== Text provided ==
Sworders are pleased to present a single owner collection of drawings and paintings by Harold Speed (1872-1957). The fifteen lots we have on offer, were removed from 23 Campden Hill Square, London, a west London house with a long and distinguished literary history.
27 September 2023
The house bears a blue plaque recording it as home to the distinguished war poet and novelist Siegfried Sassoon between 1925 and 1932. Sassoon wrote two of his most famous works here, `Memoirs of a Fox Hunting Man` and `Memoirs of an Infantry Officer`.
Before this the house was home to the Llewelyn Davies family whose children J M Barrie befriended and who were the inspiration for the Darling Children and the Lost Boys in ‘Peter Pan’.
23 Campden Hill Square, London. Spudgun67, CC BY-SA 4.0
Barrie eventually became the children’s legal guardian and supported them until adulthood. The window at the top of the house, overlooking the square, inspired the fairy Tinkerbell’s entrance into the children’s bedroom.
In the 1920s the house was acquired by successful artist Harold Speed, known for his portraits of eminent society figures, romantic landscapes and mythical subjects. He built an impressive studio to the rear of the house where many of his best works were produced. We can see a sample of these in our 17 October Modern & Contemporary Art sale – lots 82-96.
Most recently 23 Campden Hill Square was home to the late Charles Wilson - formerly editor of The Times.
Harold Speed (1872–1957)
===
== Data segment ==
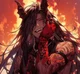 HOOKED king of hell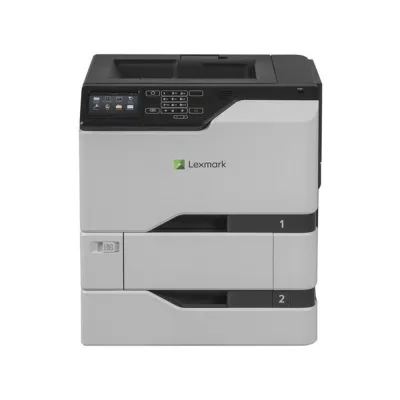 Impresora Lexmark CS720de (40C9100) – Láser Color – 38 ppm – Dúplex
===
§ Study questions
a: Answer these from the piece on 23 Campden Hill Square:
(i) Between which years did Siegfried Sassoon live at the house?
(ii) What part of the house inspired Tinkerbell's entrance into the children's bedroom?
(iii) Who most recently lived at 23 Campden Hill Square?
b: Reproduce word for word the passage of the piece on 23 Campden Hill Square that opens with the words containing "In the 1920s" and closes with "sale – lots 82-96.".
c: For each statement, say whether the piece on 23 Campden Hill Square agrees, and quote the words that decide it:
(i) Harold Speed built a studio at the front of the house.
(ii) Fifteen lots are on offer.
(iii) J M Barrie became the Llewelyn Davies children's legal guardian.

§ Solution set
a:
(i) Between 1925 and 1932.
(ii) The window at the top of the house, overlooking the square.
(iii) The late Charles Wilson, formerly editor of The Times.

b:
In the 1920s the house was acquired by successful artist Harold Speed, known for his portraits of eminent society figures, romantic landscapes and mythical subjects. He built an impressive studio to the rear of the house where many of his best works were produced. We can see a sample of these in our 17 October Modern & Contemporary Art sale – lots 82-96.

c:
(i) No: "He built an impressive studio to the rear of the house"
(ii) Yes: "The fifteen lots we have on offer"
(iii) Yes: "Barrie eventually became the children’s legal guardian"